Precisely when the ancient primates who preceded us Homo sapiens actually turned the corner to become human is one of those running battles in anthropology. Theorists scrutinize the long arc of gradual evolution to find a slight nick in the curve and there, it’s argued, our glorious ascent begins: when we began to walk upright, when we grunted out the first phonemes of speech, when we fabricated the earliest tools. Simply invoke the phrase “savannas of Africa” and inside our minds blooms a tiny movie, the tale of humanity’s bloody contest with and eventual triumph over nature somewhere around the time we left the security of dense jungles for the more progressive world flourishing at the forest’s edge.

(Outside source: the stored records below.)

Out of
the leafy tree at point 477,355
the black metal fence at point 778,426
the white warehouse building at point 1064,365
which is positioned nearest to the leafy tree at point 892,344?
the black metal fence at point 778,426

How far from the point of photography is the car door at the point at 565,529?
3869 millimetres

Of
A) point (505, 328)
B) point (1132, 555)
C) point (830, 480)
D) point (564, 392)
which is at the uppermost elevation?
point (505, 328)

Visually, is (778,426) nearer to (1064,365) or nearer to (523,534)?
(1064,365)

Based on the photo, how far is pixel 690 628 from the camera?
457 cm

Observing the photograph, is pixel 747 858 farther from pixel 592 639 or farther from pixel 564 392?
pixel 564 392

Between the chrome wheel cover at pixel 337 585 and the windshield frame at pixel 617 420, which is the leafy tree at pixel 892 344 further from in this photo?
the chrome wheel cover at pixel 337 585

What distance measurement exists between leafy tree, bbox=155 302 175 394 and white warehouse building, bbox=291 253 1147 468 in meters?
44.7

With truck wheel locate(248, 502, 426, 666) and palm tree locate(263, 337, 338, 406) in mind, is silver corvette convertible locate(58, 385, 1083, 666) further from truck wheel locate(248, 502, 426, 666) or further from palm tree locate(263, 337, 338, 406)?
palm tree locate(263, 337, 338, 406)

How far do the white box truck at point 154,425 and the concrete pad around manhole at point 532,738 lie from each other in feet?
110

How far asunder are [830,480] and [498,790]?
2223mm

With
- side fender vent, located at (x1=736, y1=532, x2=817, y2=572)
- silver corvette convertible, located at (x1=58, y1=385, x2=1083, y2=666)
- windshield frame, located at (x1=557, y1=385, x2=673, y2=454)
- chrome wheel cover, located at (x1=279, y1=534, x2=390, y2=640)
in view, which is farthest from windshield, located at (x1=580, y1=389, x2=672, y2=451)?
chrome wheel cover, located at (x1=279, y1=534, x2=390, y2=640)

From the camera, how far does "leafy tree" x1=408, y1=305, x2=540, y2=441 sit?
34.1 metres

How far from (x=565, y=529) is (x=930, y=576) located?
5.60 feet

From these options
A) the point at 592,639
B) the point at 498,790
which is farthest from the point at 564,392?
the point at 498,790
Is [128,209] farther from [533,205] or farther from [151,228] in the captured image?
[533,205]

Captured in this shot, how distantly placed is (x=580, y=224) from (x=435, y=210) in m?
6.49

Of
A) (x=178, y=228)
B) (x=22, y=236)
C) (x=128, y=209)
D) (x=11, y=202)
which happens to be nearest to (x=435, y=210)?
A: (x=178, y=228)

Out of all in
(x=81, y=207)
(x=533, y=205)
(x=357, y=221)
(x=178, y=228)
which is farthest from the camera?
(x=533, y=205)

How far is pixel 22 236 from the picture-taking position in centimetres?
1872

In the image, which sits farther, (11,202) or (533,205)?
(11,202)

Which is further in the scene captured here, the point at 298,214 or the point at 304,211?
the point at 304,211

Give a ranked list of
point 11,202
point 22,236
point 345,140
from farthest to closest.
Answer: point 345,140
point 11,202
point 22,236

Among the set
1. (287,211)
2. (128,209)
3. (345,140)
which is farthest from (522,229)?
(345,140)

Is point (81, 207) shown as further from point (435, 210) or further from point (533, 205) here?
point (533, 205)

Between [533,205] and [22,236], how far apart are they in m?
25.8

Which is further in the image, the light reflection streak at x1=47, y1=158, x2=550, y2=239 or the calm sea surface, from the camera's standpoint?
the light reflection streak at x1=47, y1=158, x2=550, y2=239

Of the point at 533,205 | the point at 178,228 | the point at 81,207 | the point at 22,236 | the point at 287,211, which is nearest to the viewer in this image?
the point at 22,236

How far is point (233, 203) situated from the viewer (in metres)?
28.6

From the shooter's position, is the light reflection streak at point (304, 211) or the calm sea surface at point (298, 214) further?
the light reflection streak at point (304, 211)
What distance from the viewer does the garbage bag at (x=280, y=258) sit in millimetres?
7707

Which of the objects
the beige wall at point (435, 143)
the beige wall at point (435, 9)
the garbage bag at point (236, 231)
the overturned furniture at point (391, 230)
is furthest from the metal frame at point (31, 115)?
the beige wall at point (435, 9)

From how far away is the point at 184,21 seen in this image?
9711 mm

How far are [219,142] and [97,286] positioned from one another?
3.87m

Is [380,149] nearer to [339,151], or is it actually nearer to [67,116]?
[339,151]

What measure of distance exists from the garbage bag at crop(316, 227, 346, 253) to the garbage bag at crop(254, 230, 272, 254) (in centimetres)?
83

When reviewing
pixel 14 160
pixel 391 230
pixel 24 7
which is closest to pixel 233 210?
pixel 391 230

This little drama, our secular genesis myth, divides early humanity into male hunter-gatherers and fireside female domestics. The men boldly marched out each morning with their spears and clubs to bring down a mammoth, while the women tended the fire and kept up the stores of food and clothing. Some twenty thousand years ago, life was basically the painting Neanderthal by Frank Frazetta. It’s so easy to flatter ourselves with this cartoon—hunting aurochs and taking down mammoths sounds strong and macho, but alternate theories have long suggested that a great deal of early protein probably came from more manageable prey, like vermin or deer. Spearing rabbits wouldn’t inspire Frazetta, nor, apparently, the Paleolithic artists at Lascaux, either. Which is why we’ve been spinning some version of this PR story ever since the Aurignacian-Perigordian people of southern France first scratched the smooth walls of a cave with a piece of bone.

A recent theory from Robert Sussman and Donna Hart holds that perhaps a great deal of our finest human traits may well have been refined by our ability to “evade predators.” According to scientific estimates, Sussman and Hart argue, some “6 percent to 10 percent of early humans were preyed upon according to evidence that includes teeth marks on bones, talon marks on skulls, and holes in a fossil cranium into which sabertooth cat fangs fit,” and so we were under intense evolutionary pressure to develop a different kind of skill: running away. “Many of our modern human traits, including those of cooperation and socialization,” may have come from escaping predators, not hunting them. The glorious history of Homo sapiens may have less in common with the feral troglodytes found in The Clan of the Cave Bear than with Brave Sir Robin from Monty Python and the Holy Grail.